Капитан покинул молодых людей. Он сейчас не был способен обдумать свои впечатления. Не отважился подвести итог дня. Он уговаривал себя (и даже произнес это вслух), что прежде всего должен выспаться. Что под воздействием сна уродливые отростки мыслей сами собой засохнут и отпадут.

* * *

Эллена обвинила любимого в непорядочности по отношению к ее отцу. Густав, дескать, уклонился от высказывания своей точки зрения, сославшись на непростое положение капитана. И в итоге разговор уподобился ледяным узорам — витиевато-холодным.

—Доводы капитана нельзя поколебать моим отчетом из пространства тьмы, — ответил Густав. — Сожалею, но таков логический вывод. За последние двенадцать часов нам с тобой уже пришлось проявить осторожность — не доверять своим чувствам, — а сейчас мы опять должны вооружиться сомнением, чтобы и разум наш, в свою очередь, не разбился о какую-то другую преграду.

— Как я вижу, оглядки на разум не очень тебе помогают, — сказала девушка. — И вообще, простодушный человек вряд ли разберет, какой знак у тебя на щите.

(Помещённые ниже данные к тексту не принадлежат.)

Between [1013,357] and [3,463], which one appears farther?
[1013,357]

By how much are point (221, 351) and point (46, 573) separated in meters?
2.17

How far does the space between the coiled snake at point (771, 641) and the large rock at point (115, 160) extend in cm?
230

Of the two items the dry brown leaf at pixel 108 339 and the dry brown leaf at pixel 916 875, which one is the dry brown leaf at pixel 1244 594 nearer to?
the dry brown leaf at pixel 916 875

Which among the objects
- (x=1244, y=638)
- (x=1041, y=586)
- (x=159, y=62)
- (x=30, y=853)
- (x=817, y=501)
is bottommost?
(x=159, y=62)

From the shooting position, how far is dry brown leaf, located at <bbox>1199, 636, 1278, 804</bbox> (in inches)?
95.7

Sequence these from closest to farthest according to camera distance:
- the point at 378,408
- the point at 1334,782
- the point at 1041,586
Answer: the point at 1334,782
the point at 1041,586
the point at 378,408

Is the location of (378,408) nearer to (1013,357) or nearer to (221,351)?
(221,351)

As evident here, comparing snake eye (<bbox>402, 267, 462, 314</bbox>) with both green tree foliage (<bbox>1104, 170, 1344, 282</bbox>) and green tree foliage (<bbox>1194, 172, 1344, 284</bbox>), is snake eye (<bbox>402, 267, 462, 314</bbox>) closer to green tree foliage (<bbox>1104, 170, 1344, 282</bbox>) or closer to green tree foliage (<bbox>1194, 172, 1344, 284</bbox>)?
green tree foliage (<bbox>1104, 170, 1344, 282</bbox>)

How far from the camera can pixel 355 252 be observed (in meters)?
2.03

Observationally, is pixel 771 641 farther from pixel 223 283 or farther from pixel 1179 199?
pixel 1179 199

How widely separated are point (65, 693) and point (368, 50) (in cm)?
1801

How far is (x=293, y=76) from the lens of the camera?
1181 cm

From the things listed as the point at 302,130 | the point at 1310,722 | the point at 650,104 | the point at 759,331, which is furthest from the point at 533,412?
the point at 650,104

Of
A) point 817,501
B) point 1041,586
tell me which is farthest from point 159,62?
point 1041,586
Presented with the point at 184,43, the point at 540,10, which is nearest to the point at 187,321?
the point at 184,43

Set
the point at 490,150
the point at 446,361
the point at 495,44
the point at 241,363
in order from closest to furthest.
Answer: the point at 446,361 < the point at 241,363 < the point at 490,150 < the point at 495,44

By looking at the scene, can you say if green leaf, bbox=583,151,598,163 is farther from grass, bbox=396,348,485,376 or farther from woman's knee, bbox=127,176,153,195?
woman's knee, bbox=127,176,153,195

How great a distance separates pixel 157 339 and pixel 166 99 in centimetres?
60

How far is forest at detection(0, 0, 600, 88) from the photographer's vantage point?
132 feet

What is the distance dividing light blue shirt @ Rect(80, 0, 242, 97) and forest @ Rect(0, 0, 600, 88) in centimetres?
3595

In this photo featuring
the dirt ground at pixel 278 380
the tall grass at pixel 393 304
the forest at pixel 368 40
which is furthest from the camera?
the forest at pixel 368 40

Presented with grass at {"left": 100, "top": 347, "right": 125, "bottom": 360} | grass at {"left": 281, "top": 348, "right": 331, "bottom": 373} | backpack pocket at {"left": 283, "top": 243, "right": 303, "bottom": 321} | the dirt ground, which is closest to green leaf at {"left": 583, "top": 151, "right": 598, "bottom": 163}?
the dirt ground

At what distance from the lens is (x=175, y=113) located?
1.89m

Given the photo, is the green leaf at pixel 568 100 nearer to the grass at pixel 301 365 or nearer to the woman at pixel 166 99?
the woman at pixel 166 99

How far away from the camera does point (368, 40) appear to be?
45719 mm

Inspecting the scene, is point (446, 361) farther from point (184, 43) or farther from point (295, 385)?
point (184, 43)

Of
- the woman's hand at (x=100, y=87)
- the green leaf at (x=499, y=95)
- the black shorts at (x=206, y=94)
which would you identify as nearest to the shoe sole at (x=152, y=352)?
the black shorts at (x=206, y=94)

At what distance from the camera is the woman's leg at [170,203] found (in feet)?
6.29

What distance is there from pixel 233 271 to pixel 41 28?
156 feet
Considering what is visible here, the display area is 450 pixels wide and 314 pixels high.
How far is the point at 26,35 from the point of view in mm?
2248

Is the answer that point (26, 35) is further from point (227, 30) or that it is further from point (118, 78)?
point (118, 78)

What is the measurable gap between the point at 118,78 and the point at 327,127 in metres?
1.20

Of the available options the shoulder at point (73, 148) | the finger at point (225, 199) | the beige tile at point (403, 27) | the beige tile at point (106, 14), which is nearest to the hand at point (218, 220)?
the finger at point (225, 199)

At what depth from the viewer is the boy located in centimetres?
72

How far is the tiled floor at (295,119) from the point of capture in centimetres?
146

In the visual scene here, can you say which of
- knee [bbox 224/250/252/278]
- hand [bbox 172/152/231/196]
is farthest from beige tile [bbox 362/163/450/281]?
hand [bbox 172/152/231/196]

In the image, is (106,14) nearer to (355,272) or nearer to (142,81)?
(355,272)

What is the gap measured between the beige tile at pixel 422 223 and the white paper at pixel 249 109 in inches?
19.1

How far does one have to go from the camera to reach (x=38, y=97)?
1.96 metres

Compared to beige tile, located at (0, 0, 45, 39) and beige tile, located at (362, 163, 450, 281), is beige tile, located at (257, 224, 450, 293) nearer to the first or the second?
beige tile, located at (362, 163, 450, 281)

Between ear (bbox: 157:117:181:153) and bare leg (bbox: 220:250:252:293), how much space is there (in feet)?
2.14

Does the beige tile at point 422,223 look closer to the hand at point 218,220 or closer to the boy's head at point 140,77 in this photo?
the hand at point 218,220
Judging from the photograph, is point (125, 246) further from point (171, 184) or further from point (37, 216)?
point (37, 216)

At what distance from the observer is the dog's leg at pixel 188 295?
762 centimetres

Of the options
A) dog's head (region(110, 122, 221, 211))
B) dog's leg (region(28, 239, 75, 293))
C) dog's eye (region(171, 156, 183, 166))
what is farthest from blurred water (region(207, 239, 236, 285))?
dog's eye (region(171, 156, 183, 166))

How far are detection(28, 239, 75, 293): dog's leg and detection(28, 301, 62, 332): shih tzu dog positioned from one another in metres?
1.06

— Я кажусь тебе глупцом или безумцем. — Густав нахмурился. И, разозлившись, пнул чемодан Эллены, брошенный перед койкой, чтобы наконец задвинуть его. Удар получился сильный. Чемодан — очевидно, набитый лишь легкими вещами — исчез.

— Теперь, чтобы достать его, тебе придется ползать на брюхе, — сказала Эллена.

— Что ж, поползаю и достану, — ответил Густав.

Сказано-сделано. Он забрался под койку, исчез. Даже ноги подтянул, и они тоже исчезли. Девушка испуганно вскрикнула. Мы ведь не готовы к тому, чтобы под узенькой койкой нашлось место для лежащего перпендикулярно к ней, вытянувшегося во весь рост человека. У нас возникает представление, что человек этот скрючился, вжался сам в себя или... что его куда-то всосало. Мы верим в стену.